§ Exercise brief:
Restate the entries below verbatim.

§ Information:
# # # #

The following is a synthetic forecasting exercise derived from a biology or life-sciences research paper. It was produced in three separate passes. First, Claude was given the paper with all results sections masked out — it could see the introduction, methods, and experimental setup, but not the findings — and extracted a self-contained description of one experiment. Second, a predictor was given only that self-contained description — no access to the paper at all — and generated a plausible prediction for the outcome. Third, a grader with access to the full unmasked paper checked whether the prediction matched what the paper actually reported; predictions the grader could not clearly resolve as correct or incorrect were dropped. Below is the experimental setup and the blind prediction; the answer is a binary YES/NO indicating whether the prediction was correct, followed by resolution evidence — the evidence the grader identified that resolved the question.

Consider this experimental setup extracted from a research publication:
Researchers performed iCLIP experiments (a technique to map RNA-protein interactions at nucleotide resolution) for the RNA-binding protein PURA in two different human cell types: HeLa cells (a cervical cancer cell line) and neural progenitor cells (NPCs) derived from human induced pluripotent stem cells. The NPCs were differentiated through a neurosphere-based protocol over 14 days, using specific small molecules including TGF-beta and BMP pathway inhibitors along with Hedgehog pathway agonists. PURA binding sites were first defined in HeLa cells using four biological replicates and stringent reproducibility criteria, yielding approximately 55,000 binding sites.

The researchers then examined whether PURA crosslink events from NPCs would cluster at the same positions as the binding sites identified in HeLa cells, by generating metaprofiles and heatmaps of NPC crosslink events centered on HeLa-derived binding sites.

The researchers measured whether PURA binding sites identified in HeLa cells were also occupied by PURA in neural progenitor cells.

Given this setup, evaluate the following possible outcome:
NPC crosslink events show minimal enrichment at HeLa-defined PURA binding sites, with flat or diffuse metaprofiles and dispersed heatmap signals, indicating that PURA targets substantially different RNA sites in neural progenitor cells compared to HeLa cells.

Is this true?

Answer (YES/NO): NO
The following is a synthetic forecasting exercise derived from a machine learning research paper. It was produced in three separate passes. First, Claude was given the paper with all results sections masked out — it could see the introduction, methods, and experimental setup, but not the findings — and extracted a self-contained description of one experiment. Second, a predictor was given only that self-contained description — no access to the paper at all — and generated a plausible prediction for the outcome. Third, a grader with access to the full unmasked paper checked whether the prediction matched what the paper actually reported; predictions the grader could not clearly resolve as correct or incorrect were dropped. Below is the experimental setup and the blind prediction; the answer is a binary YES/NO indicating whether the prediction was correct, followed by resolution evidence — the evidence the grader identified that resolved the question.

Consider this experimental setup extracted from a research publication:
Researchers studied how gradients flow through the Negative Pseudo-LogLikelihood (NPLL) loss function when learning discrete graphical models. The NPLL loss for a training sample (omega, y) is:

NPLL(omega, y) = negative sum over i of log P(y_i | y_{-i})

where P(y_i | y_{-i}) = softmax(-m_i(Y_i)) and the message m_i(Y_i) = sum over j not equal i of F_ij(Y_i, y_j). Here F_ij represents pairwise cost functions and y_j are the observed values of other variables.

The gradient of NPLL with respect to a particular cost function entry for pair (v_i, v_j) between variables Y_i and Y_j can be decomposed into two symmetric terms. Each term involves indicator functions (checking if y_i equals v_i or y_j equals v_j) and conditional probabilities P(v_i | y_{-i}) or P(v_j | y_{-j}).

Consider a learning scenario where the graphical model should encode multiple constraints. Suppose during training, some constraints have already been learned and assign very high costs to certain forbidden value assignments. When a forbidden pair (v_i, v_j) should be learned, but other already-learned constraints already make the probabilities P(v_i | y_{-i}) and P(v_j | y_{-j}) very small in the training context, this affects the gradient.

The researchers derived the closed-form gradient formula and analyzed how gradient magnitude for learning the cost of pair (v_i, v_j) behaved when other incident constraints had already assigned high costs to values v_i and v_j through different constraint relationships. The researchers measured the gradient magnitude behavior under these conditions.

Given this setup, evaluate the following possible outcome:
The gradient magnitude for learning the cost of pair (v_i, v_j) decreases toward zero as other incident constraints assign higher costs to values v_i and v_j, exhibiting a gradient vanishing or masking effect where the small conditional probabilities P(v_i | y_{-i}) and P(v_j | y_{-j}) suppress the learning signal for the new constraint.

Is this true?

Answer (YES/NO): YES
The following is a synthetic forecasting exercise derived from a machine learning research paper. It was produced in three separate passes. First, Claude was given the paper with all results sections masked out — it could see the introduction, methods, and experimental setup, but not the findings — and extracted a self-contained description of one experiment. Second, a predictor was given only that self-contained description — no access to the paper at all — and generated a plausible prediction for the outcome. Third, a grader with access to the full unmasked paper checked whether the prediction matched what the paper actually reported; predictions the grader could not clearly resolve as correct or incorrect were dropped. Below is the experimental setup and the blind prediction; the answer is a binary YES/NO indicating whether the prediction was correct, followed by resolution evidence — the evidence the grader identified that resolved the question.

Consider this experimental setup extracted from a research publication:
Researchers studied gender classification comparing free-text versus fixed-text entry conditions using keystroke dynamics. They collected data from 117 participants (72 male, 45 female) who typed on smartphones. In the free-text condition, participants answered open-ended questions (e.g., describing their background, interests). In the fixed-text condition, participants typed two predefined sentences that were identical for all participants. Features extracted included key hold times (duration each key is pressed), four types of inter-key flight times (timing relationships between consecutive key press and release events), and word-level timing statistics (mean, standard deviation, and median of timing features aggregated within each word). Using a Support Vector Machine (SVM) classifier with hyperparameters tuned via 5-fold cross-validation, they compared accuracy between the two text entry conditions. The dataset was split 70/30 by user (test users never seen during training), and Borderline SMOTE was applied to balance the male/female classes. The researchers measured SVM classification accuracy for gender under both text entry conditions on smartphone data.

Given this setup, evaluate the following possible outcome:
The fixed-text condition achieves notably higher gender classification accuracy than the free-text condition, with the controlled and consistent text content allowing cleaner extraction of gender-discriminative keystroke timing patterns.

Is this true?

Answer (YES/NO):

# # # #

§ Output for this task:
The following is a synthetic forecasting exercise derived from a biology or life-sciences research paper. It was produced in three separate passes. First, Claude was given the paper with all results sections masked out — it could see the introduction, methods, and experimental setup, but not the findings — and extracted a self-contained description of one experiment. Second, a predictor was given only that self-contained description — no access to the paper at all — and generated a plausible prediction for the outcome. Third, a grader with access to the full unmasked paper checked whether the prediction matched what the paper actually reported; predictions the grader could not clearly resolve as correct or incorrect were dropped. Below is the experimental setup and the blind prediction; the answer is a binary YES/NO indicating whether the prediction was correct, followed by resolution evidence — the evidence the grader identified that resolved the question.

Consider this experimental setup extracted from a research publication:
Researchers performed iCLIP experiments (a technique to map RNA-protein interactions at nucleotide resolution) for the RNA-binding protein PURA in two different human cell types: HeLa cells (a cervical cancer cell line) and neural progenitor cells (NPCs) derived from human induced pluripotent stem cells. The NPCs were differentiated through a neurosphere-based protocol over 14 days, using specific small molecules including TGF-beta and BMP pathway inhibitors along with Hedgehog pathway agonists. PURA binding sites were first defined in HeLa cells using four biological replicates and stringent reproducibility criteria, yielding approximately 55,000 binding sites.

The researchers then examined whether PURA crosslink events from NPCs would cluster at the same positions as the binding sites identified in HeLa cells, by generating metaprofiles and heatmaps of NPC crosslink events centered on HeLa-derived binding sites.

The researchers measured whether PURA binding sites identified in HeLa cells were also occupied by PURA in neural progenitor cells.

Given this setup, evaluate the following possible outcome:
NPC crosslink events show minimal enrichment at HeLa-defined PURA binding sites, with flat or diffuse metaprofiles and dispersed heatmap signals, indicating that PURA targets substantially different RNA sites in neural progenitor cells compared to HeLa cells.

Is this true?

Answer (YES/NO): NO
The following is a synthetic forecasting exercise derived from a machine learning research paper. It was produced in three separate passes. First, Claude was given the paper with all results sections masked out — it could see the introduction, methods, and experimental setup, but not the findings — and extracted a self-contained description of one experiment. Second, a predictor was given only that self-contained description — no access to the paper at all — and generated a plausible prediction for the outcome. Third, a grader with access to the full unmasked paper checked whether the prediction matched what the paper actually reported; predictions the grader could not clearly resolve as correct or incorrect were dropped. Below is the experimental setup and the blind prediction; the answer is a binary YES/NO indicating whether the prediction was correct, followed by resolution evidence — the evidence the grader identified that resolved the question.

Consider this experimental setup extracted from a research publication:
Researchers studied how gradients flow through the Negative Pseudo-LogLikelihood (NPLL) loss function when learning discrete graphical models. The NPLL loss for a training sample (omega, y) is:

NPLL(omega, y) = negative sum over i of log P(y_i | y_{-i})

where P(y_i | y_{-i}) = softmax(-m_i(Y_i)) and the message m_i(Y_i) = sum over j not equal i of F_ij(Y_i, y_j). Here F_ij represents pairwise cost functions and y_j are the observed values of other variables.

The gradient of NPLL with respect to a particular cost function entry for pair (v_i, v_j) between variables Y_i and Y_j can be decomposed into two symmetric terms. Each term involves indicator functions (checking if y_i equals v_i or y_j equals v_j) and conditional probabilities P(v_i | y_{-i}) or P(v_j | y_{-j}).

Consider a learning scenario where the graphical model should encode multiple constraints. Suppose during training, some constraints have already been learned and assign very high costs to certain forbidden value assignments. When a forbidden pair (v_i, v_j) should be learned, but other already-learned constraints already make the probabilities P(v_i | y_{-i}) and P(v_j | y_{-j}) very small in the training context, this affects the gradient.

The researchers derived the closed-form gradient formula and analyzed how gradient magnitude for learning the cost of pair (v_i, v_j) behaved when other incident constraints had already assigned high costs to values v_i and v_j through different constraint relationships. The researchers measured the gradient magnitude behavior under these conditions.

Given this setup, evaluate the following possible outcome:
The gradient magnitude for learning the cost of pair (v_i, v_j) decreases toward zero as other incident constraints assign higher costs to values v_i and v_j, exhibiting a gradient vanishing or masking effect where the small conditional probabilities P(v_i | y_{-i}) and P(v_j | y_{-j}) suppress the learning signal for the new constraint.

Is this true?

Answer (YES/NO): YES
The following is a synthetic forecasting exercise derived from a machine learning research paper. It was produced in three separate passes. First, Claude was given the paper with all results sections masked out — it could see the introduction, methods, and experimental setup, but not the findings — and extracted a self-contained description of one experiment. Second, a predictor was given only that self-contained description — no access to the paper at all — and generated a plausible prediction for the outcome. Third, a grader with access to the full unmasked paper checked whether the prediction matched what the paper actually reported; predictions the grader could not clearly resolve as correct or incorrect were dropped. Below is the experimental setup and the blind prediction; the answer is a binary YES/NO indicating whether the prediction was correct, followed by resolution evidence — the evidence the grader identified that resolved the question.

Consider this experimental setup extracted from a research publication:
Researchers studied gender classification comparing free-text versus fixed-text entry conditions using keystroke dynamics. They collected data from 117 participants (72 male, 45 female) who typed on smartphones. In the free-text condition, participants answered open-ended questions (e.g., describing their background, interests). In the fixed-text condition, participants typed two predefined sentences that were identical for all participants. Features extracted included key hold times (duration each key is pressed), four types of inter-key flight times (timing relationships between consecutive key press and release events), and word-level timing statistics (mean, standard deviation, and median of timing features aggregated within each word). Using a Support Vector Machine (SVM) classifier with hyperparameters tuned via 5-fold cross-validation, they compared accuracy between the two text entry conditions. The dataset was split 70/30 by user (test users never seen during training), and Borderline SMOTE was applied to balance the male/female classes. The researchers measured SVM classification accuracy for gender under both text entry conditions on smartphone data.

Given this setup, evaluate the following possible outcome:
The fixed-text condition achieves notably higher gender classification accuracy than the free-text condition, with the controlled and consistent text content allowing cleaner extraction of gender-discriminative keystroke timing patterns.

Is this true?

Answer (YES/NO):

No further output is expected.